A $25,000 student loan will not be looked at the same way as a $25,000 credit card balance.
That’s because the credit bureaus view a student loan as an installment loan rather than a revolving loan. With an installment loan, the balance is expected to go down (cars and houses are paid with installment loans), whereas revolving loans are expected to fluctuate and more often go up.
So, we know why your loans won’t make your score go down, but how will they make it go up? There are two factors that are being affected, credit age and payment history. Student loans usually take a [very] long time to pay off. This may be a discouraging thought at times but look it at this way, the more payments you make, the longer the payment record is on your credit report. The longer your credit history is, the higher your score will be.

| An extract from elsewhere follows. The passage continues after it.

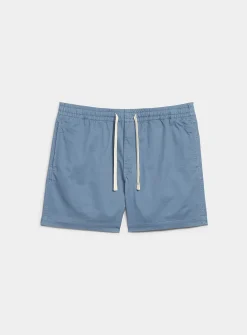Drawstring-waist chino short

Which brings us to the second point, payment history. Payment history usually accounts for about 35% of your score. Make your payments and see your score go up. Pretty simple. In order to see a score increase, your loan payments must be paid on time, every month. This shows creditors that you are responsible and able to manage your credit obligations.
Obviously, while making monthly payments can increase your score, failing to make on-time payments will decrease your score, fast. Some loan servicers will report a late payment after 90 days, where others may do it as early as 30 days past the due date.
One payment may not affect your credit score too much, but any more than that and you may see a change. What’s worse is these late payments stay on your report for seven years. That’s why it’s important to let your lender know as soon as you anticipate issues in repaying your loan. They may be able to work with you.